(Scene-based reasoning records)
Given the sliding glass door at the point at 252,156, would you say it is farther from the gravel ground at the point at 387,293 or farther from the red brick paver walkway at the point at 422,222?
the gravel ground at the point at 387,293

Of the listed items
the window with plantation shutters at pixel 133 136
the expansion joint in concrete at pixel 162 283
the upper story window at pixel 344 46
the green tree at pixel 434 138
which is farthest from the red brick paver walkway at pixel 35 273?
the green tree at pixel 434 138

TASK DETAILS: Repeat the records above line for line, with nothing changed.

ANSWER TO THE EXERCISE:
Given the sliding glass door at the point at 252,156, would you say it is farther from the gravel ground at the point at 387,293 or farther from the red brick paver walkway at the point at 422,222?
the gravel ground at the point at 387,293

Of the listed items
the window with plantation shutters at pixel 133 136
the expansion joint in concrete at pixel 162 283
the upper story window at pixel 344 46
the green tree at pixel 434 138
which is farthest from the red brick paver walkway at pixel 35 273?
the green tree at pixel 434 138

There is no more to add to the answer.